## Page text
_ _ _ _ _ _ _
The Portland Breakwater Fort is a 19th-century fort, built between 1868-1875 to defend Portland Harbour, Dorset, England. It is located on the outer breakwater of the harbour and has been Grade II Listed since 1978. The fort is not open to the public and remains derelict. On the opposite side of the next stretch of the breakwater is the Portland Breakwater Lighthouse.

==History and design==
Designed by Captain E. H. Steward of the Royal Engineers, the circular fort was first planned in 1859. It was built as a result of the Royal Commission to guard the new Portland harbour and Royal Navy institutions on the island. Due to subsidence, the fort was constructed on a granite base, based on a 200 ft diameter ring of stone laid down on the seabed. The main floor consists of gun rooms and ports for 14 heavy guns. Below the gun floor are the shell and cartridge stores and engine rooms. The fort also has its own harbour and ancillary barrack buildings. The fort cost £75,968 to build.
_ _ _ _ _ _ _
## Supplied data

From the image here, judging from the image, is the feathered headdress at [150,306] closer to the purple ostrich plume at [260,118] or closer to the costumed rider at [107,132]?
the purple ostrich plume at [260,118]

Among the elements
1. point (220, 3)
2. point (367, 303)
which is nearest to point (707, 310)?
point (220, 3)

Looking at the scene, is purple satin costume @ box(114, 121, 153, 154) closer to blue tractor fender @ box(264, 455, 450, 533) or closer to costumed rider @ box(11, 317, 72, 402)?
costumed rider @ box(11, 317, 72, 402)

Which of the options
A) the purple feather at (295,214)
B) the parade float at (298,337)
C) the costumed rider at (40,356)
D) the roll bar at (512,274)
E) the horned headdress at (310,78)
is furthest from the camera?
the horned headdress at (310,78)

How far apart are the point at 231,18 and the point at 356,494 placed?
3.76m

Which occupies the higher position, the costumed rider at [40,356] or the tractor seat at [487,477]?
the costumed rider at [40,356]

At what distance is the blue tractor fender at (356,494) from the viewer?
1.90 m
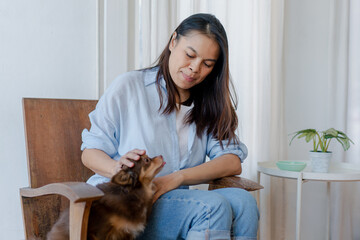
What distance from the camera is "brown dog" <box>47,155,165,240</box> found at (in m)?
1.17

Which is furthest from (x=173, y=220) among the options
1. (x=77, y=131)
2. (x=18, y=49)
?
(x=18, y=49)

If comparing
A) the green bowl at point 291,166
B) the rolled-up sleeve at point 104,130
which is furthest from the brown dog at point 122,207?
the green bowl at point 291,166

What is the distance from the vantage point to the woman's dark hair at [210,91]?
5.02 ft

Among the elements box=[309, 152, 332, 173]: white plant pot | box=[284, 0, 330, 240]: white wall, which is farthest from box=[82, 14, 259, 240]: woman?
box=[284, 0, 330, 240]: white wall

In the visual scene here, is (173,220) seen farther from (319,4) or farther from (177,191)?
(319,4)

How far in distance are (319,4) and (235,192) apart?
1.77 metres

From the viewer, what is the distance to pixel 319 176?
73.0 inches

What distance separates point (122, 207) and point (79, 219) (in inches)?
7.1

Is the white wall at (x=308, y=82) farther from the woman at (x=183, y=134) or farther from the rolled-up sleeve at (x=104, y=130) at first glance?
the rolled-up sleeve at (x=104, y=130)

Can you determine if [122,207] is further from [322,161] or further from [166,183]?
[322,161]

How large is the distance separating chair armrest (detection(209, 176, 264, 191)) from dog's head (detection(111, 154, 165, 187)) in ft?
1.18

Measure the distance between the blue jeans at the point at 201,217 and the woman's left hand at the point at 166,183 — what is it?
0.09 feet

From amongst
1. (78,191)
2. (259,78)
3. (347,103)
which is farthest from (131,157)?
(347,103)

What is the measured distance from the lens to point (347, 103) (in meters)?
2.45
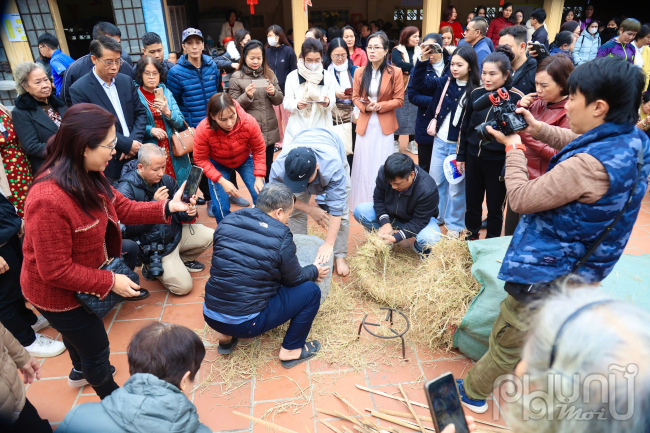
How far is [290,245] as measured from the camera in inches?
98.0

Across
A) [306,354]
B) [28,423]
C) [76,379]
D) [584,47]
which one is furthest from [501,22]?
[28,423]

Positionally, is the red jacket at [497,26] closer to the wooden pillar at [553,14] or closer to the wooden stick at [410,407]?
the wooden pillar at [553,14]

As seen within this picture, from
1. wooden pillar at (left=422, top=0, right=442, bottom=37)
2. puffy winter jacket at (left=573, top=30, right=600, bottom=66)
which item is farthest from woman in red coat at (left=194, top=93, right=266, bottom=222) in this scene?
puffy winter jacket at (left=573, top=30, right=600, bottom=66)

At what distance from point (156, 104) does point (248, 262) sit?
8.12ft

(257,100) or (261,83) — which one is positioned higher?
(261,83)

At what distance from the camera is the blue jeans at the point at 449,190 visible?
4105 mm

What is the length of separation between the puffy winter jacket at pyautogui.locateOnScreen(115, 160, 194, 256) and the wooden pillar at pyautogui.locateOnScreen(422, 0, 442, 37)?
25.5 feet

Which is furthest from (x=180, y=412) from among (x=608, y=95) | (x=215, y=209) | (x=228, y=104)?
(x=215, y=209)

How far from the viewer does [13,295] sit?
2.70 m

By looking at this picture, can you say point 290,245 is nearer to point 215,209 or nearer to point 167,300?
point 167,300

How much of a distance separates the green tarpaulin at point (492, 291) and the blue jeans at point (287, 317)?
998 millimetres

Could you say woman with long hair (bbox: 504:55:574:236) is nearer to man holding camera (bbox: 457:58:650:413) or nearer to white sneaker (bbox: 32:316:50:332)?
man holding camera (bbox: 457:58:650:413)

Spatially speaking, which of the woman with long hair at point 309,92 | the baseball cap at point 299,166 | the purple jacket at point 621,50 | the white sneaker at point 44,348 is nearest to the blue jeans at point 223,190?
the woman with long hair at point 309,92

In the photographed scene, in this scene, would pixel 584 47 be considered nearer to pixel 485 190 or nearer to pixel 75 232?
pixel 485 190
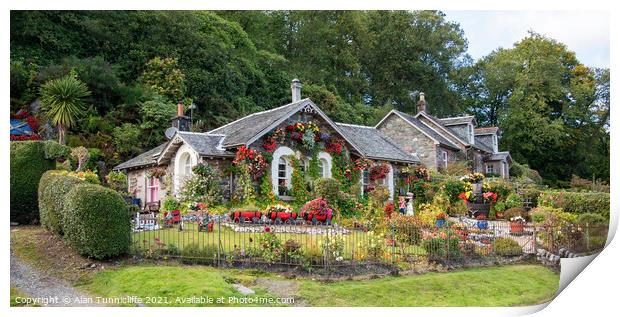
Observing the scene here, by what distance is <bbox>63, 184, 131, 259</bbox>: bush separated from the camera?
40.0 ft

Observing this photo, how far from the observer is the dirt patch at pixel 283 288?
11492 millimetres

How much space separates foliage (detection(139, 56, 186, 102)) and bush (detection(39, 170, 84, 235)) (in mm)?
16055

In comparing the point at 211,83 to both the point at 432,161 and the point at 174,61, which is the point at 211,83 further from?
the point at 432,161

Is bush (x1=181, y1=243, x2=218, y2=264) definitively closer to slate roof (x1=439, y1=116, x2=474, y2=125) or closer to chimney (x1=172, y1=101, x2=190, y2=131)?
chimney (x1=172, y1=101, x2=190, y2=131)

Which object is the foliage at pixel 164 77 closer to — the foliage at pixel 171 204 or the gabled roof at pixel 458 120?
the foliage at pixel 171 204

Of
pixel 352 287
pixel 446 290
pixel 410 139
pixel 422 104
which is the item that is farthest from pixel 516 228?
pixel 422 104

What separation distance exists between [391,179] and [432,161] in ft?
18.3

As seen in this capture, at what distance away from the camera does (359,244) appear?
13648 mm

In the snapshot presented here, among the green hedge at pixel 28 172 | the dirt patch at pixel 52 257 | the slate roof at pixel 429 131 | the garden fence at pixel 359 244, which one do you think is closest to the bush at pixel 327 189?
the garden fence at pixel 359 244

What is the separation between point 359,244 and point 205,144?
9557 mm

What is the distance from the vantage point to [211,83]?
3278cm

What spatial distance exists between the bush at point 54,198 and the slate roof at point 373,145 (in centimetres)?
_ _ _ _ _ _ _
## Action item
Resume the text about the Portland Breakwater Fort, writing on from its last sentence about the fort's building cost.

## Answer
In 1892, the fort was installed with seven 12.5-inch RML cannons, and these were replaced in 1907 by two 6-inch BL guns and two 12-pounder QF guns. During World War I, it was armed with two 6-inch BL Mk. VII guns. During World War II, the fort was used as an examination battery. It was reduced to care and maintenance by 1945 and abandoned in 1956. For decades, remains of a cut up 12 inch R.M.L. cannon can be seen out of the water.

In 1995, the Dorset Sculpture Trust attempted to gain a grant from the Millennium Fund to turn the site into an arts centre. In 2005, BBC Spotlight's Jonathan Hudston had an exclusive tour of the fort. At the time, it was estimated that it would take £10 million to repair the fort for commercial use, and that it was not a priority for the owners, Portland Port Ltd.